But that wasn't the original ending. There's a dark alternate "Get Out" ending that sees Chris getting arrested and sent to jail for murdering Rose, one last twist of the knife for a guy who has already been through so much. The decision to give the film a slightly more uplifting conclusion came as a result of the negative reaction from test audiences. "The audience was absolutely loving it, and then it was like we punched everybody in the gut," producer Sean McKittrick explained to Vulture. "You could feel the air being sucked out of the room."
1. Blade Runner
When it comes to alternate endings, Ridley Scott is pretty much the patron saint, and "Blade Runner" is his crowning achievement. The classic science fiction film based on the Philip K. Dick short story "Do Androids Dream of Electric Sheep?" stars Harrison Ford as Rick Deckard who, in a futuristic L.A. cityscape, is tasked with hunting down a group of escaped replicants. It initially received mixed reviews, largely because of the decision to include some fairly cheesy voiceover narration from Ford and a happy ending where Rick and Rachael (Sean Young) are able to ride off into the sunset together.

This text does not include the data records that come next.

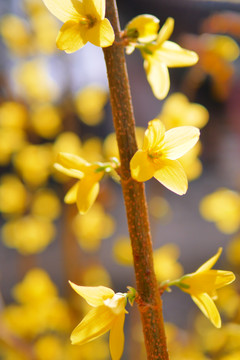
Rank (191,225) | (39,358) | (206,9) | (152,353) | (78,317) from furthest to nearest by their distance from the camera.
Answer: (191,225)
(206,9)
(78,317)
(39,358)
(152,353)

This was a choice inflicted upon the film by the studio. Speaking with Empire in 1999, Harrison Ford said, "I was very, very unhappy with their choices and with the quality of the material." But he and Ridley Scott got the last laugh, as eventually "Blade Runner" ended up with not one, not two, but four alternate versions. There are subtle changes made throughout the film between each iteration, but with the ending, the narration was the first thing to go — along with concluding Rick and Rachael's story on a slightly more ambiguous note.